### SELECTED TEXT

-=-=-

Changelog

Version 1.2.0 (2021-09-07)

  • Supported platforms: macOS 11, Windows 10, Linux (.deb, tested on Ubuntu 20.x, Debian GNU Linux 10, Linux Mint 20)
  • New:
    • added the possibility to execute multi-URL scrapes using the same scraping recipe, with all the data written into one common output file
    • in Scraping recipe, added (optional) parameter Regex to input regular expressions to be used with commands returning textual output
    • added option to save output as XLSX only (please note that while scraping, CSV is still saved as a backup and only removed after XLSX is saved at the end)
    • added command ‘reload/refresh the original URL’; this may be useful, e.g., in combination with command click that may change the site’s content
    • added command ‘current URL’; this may be useful, e.g., for multi-URL scrapes where a column containing current URL may help to distinguish which scraped data are related to which URL
    • added commands ‘page source: extract all the data matching regex’ and ‘element’s HTML: extract all the data matching regex’. If no regex is specified, these commands will extract and output the whole page source or the whole element’s HTML, respectively; therefore, in most cases, it is desirable to specify a regex to only extract the relevant content
    • added ‘Stop scraper’ to the menu and the tray menu; especially useful in case of intensive scrapes that open many new tabs in rapid succession, bringing the browser in front of the OsiScraper’s main window
  • Changed:
    • enhanced the code to limit occurrence of stale main elements while scraping
  • Fix / macOS:
    • dealt with a Mac bug causing slow start on some Macs under some circumstances

Version 1.1.0 (2021-07-24)

  • Supported platforms: macOS 11, Windows 10, Linux (.deb, tested on Ubuntu 20.x, Debian GNU Linux 10, Linux Mint 20)
  • New:
    • added (optional) output in XLSX format along with the default CSV
    • added command ‘download base64-encoded image from attribute {arg}’ (for image data included directly in an attribute instead of in a file; downloads the data and saves it as PNG)
    • added command ‘download file from the link given in {arg}, filename incl. URL + .jpg’ (for image files without a suffix, or with a complex or too long URL; adds suffix .jpg to the filename)

-=-=-

### Slide chart reasoning rows
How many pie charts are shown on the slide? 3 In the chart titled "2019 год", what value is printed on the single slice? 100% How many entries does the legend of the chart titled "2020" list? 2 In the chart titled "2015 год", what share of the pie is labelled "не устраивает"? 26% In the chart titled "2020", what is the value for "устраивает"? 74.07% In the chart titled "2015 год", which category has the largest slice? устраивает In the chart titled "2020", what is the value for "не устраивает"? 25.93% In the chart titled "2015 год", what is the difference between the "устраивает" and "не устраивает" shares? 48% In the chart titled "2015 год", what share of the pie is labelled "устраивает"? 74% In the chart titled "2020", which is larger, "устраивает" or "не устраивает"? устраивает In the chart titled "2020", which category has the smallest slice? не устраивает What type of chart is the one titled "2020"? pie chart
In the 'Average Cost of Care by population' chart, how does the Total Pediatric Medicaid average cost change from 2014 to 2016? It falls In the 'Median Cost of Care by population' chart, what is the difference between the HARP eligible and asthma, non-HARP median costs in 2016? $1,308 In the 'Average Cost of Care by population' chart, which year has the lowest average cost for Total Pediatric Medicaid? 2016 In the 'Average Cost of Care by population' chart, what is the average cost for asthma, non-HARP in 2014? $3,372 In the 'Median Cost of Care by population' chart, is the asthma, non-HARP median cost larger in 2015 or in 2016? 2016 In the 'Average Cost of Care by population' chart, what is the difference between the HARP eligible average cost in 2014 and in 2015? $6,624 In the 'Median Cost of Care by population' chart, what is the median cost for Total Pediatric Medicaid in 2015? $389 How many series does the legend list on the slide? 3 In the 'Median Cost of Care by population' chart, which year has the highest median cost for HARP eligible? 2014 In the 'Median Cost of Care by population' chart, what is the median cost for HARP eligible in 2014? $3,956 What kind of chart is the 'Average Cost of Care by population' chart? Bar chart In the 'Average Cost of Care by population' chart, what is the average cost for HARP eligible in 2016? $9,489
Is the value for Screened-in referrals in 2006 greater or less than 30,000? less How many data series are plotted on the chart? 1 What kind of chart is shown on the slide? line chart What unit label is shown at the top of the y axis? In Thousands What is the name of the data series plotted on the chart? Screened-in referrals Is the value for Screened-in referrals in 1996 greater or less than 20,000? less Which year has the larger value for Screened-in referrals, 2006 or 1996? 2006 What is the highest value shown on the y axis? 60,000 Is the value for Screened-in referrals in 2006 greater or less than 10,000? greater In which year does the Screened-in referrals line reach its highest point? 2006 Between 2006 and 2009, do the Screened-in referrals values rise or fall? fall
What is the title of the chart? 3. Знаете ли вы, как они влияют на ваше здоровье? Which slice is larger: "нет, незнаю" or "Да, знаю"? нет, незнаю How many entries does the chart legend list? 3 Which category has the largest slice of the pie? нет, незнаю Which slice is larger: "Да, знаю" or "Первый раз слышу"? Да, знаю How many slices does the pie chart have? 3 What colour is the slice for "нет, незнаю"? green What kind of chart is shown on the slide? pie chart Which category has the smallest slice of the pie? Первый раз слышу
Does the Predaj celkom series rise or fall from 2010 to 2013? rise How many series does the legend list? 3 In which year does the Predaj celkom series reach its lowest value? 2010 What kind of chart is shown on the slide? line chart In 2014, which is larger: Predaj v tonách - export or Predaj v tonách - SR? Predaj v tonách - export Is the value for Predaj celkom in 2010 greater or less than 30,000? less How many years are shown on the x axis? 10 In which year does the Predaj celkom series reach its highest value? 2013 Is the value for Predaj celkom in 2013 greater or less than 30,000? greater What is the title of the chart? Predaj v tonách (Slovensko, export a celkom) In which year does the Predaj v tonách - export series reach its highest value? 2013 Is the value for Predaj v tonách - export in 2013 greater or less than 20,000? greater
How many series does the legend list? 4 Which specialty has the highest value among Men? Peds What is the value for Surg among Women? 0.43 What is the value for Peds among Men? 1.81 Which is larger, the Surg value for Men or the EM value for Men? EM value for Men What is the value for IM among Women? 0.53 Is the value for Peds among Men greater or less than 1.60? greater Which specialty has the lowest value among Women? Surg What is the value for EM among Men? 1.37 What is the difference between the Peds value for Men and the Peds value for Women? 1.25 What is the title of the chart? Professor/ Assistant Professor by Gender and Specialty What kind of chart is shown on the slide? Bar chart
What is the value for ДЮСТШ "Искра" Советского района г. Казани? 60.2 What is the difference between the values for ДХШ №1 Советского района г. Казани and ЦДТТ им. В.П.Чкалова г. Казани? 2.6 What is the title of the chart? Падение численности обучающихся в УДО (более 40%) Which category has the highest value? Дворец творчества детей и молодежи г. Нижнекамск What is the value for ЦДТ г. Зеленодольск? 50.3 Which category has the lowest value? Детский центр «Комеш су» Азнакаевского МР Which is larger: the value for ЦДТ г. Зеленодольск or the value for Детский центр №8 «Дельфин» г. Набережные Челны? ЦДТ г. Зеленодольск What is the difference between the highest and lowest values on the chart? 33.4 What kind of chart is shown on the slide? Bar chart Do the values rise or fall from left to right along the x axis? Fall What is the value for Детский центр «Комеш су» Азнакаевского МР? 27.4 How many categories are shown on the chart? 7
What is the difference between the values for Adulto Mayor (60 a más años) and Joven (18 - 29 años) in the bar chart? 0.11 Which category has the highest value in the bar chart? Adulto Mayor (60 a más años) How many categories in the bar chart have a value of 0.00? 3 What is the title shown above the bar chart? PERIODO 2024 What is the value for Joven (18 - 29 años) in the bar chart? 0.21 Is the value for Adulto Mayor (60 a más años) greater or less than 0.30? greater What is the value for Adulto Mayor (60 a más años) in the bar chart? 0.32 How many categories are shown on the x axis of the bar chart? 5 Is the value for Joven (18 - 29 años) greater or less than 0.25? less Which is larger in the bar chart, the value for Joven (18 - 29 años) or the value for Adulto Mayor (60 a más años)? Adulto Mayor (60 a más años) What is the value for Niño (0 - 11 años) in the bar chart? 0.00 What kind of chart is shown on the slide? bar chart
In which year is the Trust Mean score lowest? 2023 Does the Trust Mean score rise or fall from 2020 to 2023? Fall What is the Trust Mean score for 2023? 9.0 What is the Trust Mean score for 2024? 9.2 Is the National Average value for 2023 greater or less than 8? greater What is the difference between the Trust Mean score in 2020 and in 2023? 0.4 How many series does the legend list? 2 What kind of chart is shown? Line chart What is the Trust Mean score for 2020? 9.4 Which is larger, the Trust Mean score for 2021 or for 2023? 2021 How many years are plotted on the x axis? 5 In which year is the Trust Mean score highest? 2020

-=-=-

### WORK ORDER A
Pull out every row that contains the string "Комеш".
### WORK ORDER B
Carry the OsiScraper changelog forward from its final line.

### EXERCISE ANSWER A
What is the value for ДЮСТШ "Искра" Советского района г. Казани? 60.2 What is the difference between the values for ДХШ №1 Советского района г. Казани and ЦДТТ им. В.П.Чкалова г. Казани? 2.6 What is the title of the chart? Падение численности обучающихся в УДО (более 40%) Which category has the highest value? Дворец творчества детей и молодежи г. Нижнекамск What is the value for ЦДТ г. Зеленодольск? 50.3 Which category has the lowest value? Детский центр «Комеш су» Азнакаевского МР Which is larger: the value for ЦДТ г. Зеленодольск or the value for Детский центр №8 «Дельфин» г. Набережные Челны? ЦДТ г. Зеленодольск What is the difference between the highest and lowest values on the chart? 33.4 What kind of chart is shown on the slide? Bar chart Do the values rise or fall from left to right along the x axis? Fall What is the value for Детский центр «Комеш су» Азнакаевского МР? 27.4 How many categories are shown on the chart? 7

### EXERCISE ANSWER B
    • added command ‘take screenshot of the element’
    • added command ‘scroll the element into view, align to the bottom’; while the already existing command ‘scroll the element into view’ aligns the upper edge of the element to the upper edge of the scrollable ancestor (which can be partially hidden behind a header), this new command aligns the lower edge of the element to the bottom; this may be useful, e.g., in combination with hover to extract more information that would otherwise be inaccessible
    • added command ‘scroll down by {arg} pixels’; scrolls down for positive values / up for negative values of the argument
    • added command ‘hover away from the element’; this is a complement to ‘hover over the element’. Example: ‘hover over the element’ can be used to show extra information in a popup window, followed by ‘hover away from the element’ to let the popup disappear to make other elements accessible.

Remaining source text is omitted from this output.